Pretty soon after that I was sick, and used up, and had to go off to the Hot Springs. When there, I got a good many letters from commanders saying they wanted me to come back. I declined, because I wasn’t well enough or strong enough; but I kept still, and kept the reputation I had made.
A plain story, straightforwardly told; but Mumford told me that that pilot had “gilded that scare of his, in spots”; that his subsequent career in the war was proof of it.
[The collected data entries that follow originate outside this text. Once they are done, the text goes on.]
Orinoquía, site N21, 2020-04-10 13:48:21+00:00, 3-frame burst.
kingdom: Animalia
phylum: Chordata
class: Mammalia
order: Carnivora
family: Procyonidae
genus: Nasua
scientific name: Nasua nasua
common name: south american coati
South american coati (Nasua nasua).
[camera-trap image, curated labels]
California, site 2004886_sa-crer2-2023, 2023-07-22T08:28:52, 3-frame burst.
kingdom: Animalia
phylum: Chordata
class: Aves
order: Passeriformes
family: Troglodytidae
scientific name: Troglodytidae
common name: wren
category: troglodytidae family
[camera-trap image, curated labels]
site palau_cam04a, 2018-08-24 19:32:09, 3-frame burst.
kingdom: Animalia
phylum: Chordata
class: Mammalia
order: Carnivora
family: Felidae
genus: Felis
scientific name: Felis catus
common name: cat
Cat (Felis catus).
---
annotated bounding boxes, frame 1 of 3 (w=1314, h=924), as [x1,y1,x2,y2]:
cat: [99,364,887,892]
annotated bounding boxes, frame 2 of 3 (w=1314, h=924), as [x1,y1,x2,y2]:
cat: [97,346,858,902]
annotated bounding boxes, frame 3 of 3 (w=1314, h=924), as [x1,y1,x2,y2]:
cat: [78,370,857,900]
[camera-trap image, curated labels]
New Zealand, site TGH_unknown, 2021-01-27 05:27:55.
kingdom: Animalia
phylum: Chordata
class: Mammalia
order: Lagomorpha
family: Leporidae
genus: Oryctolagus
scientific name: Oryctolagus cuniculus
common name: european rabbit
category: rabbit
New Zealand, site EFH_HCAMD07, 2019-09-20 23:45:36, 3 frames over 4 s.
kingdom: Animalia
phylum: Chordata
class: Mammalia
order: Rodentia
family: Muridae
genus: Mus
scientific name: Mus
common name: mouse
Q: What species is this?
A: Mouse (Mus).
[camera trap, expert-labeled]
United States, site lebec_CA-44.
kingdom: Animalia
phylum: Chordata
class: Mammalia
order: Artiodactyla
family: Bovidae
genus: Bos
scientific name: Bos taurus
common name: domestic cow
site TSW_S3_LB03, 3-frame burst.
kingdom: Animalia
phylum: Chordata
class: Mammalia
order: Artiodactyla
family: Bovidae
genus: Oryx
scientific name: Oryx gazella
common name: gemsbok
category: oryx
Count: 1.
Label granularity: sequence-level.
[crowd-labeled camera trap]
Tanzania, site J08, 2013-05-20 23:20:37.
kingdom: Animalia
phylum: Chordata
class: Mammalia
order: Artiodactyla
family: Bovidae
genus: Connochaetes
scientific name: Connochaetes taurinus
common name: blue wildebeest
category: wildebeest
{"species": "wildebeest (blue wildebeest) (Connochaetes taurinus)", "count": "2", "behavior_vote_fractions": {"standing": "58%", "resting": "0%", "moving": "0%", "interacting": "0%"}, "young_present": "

We struck down through the chute of Island No. 8, and I went below and fell into conversation with a passenger, a handsome man, with easy carriage and an intelligent face. We were approaching Island No. 10, a place so celebrated during the war. This gentleman’s home was on the main shore in its neighborhood. I had some talk with him about the war times; but presently the discourse fell upon “feuds,” for in no part of the South has the vendetta flourished more briskly, or held out longer between warring families, than in this particular region. This gentleman said:—
“There’s been more than one feud around here, in old times, but I reckon the worst one was between the Darnells and the Watsons. Nobody don’t know now what the first quarrel was about, it’s so long ago; the Darnells and the Watsons don’t know, if there’s any of them living, which I don’t think there is. Some says it was about a horse or a cow—anyway, it was a little matter; the money in it wasn’t of no consequence—none in the world—both families was rich. The thing could have been fixed up, easy enough; but no, that wouldn’t do. Rough words had been passed; and so, nothing but blood could fix it up after that. That horse or cow, whichever it was, cost sixty years of killing and crippling! Every year or so somebody was shot, on one side or the other; and as fast as one generation was laid out, their sons took up the feud and kept it a-going. And it’s just as I say; they went on shooting each other, year in and year out—making a kind of a religion of it, you see—till they’d done forgot, long ago, what it was all about. Wherever a Darnell caught a Watson, or a Watson caught a Darnell, one of ’em was going to get hurt—only question was, which of them got the drop on the other. They’d shoot one another down, right in the presence of the family. They didn’t
hunt
for each other, but when they happened to meet, they pulled and begun. Men would shoot boys, boys would shoot men. A man shot a boy twelve years old—happened on him in the woods, and didn’t give him no chance. If he
had
’a’ given him a chance, the boy’d ’a’ shot
him
. Both families belonged to the same church (everybody around here is religious); through all this fifty or sixty years’ fuss, both tribes was there every Sunday, to worship. They lived each side of the line, and the church was at a landing called Compromise. Half the church and half the aisle was in Kentucky, the other half in Tennessee. Sundays you’d see the families drive up, all in their Sunday clothes, men, women, and children, and file up the aisle, and set down, quiet and orderly, one lot on the Tennessee side of the church and the other on the Kentucky side; and the men and boys would lean their guns up against the wall, handy, and then all hands would join in with the prayer and praise; though they say the man next the aisle didn’t kneel down, along with the rest of the family; kind of stood guard. I don’t know; never was at that church in my life; but I remember that that’s what used to be said.